• _JOB_: Copy out the items from the line containing "Selecting from" through the end of the items, substituting "shoreline" for "riverbank" and changing nothing else.

<<<<

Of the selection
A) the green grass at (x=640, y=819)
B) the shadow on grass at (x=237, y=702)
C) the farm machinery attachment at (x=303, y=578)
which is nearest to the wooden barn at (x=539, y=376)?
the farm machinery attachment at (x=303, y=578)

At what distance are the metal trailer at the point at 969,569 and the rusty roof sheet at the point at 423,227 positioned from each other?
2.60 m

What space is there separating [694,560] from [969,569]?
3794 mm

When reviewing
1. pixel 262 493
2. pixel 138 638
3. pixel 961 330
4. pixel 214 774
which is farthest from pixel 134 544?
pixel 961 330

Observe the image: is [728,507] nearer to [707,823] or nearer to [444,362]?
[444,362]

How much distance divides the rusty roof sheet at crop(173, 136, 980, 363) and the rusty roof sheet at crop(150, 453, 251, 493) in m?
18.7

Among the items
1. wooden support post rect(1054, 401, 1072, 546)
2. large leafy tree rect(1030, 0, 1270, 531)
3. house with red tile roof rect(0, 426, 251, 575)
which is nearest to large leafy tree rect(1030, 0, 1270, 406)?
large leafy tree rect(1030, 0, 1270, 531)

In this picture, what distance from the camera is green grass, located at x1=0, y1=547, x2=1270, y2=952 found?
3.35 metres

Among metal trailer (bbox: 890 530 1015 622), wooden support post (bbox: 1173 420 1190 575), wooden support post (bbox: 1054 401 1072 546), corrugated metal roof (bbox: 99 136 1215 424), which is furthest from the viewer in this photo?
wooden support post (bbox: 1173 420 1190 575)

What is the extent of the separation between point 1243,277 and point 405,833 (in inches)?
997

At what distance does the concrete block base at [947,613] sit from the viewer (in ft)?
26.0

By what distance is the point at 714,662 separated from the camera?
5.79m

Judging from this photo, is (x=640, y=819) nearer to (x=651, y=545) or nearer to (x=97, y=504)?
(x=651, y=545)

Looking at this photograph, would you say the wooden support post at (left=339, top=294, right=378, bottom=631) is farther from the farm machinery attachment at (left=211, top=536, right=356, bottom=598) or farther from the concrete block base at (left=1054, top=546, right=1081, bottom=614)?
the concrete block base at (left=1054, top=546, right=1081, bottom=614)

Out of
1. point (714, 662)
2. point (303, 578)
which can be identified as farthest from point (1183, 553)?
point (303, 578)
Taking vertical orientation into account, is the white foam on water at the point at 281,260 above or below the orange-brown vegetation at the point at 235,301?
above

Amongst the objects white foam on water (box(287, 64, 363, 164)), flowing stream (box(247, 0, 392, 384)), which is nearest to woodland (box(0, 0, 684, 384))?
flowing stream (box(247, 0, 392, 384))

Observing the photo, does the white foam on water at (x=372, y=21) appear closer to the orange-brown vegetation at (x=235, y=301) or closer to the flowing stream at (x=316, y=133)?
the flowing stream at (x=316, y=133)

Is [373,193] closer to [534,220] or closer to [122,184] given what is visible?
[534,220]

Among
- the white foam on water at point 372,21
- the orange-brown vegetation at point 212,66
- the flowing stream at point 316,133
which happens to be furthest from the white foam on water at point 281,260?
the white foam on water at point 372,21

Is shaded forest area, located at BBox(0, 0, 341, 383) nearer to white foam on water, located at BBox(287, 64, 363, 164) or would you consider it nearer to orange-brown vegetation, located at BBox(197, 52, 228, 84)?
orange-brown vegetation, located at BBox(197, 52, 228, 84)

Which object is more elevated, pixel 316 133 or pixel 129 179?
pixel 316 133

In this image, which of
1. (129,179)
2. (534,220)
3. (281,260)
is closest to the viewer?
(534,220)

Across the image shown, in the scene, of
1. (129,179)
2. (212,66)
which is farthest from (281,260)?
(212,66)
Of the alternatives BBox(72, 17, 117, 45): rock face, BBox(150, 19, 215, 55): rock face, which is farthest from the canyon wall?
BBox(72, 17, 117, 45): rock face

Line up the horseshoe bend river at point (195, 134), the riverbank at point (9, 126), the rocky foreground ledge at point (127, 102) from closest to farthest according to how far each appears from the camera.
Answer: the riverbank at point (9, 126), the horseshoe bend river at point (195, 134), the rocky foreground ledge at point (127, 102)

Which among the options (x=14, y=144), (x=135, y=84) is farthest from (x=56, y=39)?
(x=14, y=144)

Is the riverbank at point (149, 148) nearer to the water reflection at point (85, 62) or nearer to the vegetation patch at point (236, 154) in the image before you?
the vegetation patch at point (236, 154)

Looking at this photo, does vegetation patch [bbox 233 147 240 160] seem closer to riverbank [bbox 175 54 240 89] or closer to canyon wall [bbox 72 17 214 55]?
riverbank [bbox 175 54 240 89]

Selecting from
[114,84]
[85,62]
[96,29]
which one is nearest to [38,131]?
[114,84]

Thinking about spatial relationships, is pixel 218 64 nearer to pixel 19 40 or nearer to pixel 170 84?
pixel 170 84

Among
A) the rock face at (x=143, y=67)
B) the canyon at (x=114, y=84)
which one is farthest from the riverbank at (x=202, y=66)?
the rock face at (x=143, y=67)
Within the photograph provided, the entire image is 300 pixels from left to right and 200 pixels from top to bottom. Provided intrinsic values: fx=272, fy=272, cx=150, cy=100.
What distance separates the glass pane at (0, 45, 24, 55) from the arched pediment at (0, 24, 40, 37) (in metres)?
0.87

>>>>

• _RESULT FOR THIS EXERCISE_:
Selecting from
[114,84]
[85,62]
[96,29]
which one is nearest to [38,131]?
[114,84]

Thinking about spatial relationships, is pixel 218 64 nearer to pixel 19 40 or nearer to pixel 170 84?
pixel 170 84

Among
A) the rock face at (x=143, y=67)
B) the canyon at (x=114, y=84)
which one is farthest from the shoreline at (x=202, y=66)?
the rock face at (x=143, y=67)
Within the photograph provided, the entire image is 300 pixels from left to right and 200 pixels from top to bottom. Provided intrinsic values: fx=272, fy=272, cx=150, cy=100.
What distance separates the glass pane at (0, 45, 24, 55) from the arched pediment at (0, 24, 40, 37) (in metres)?
0.87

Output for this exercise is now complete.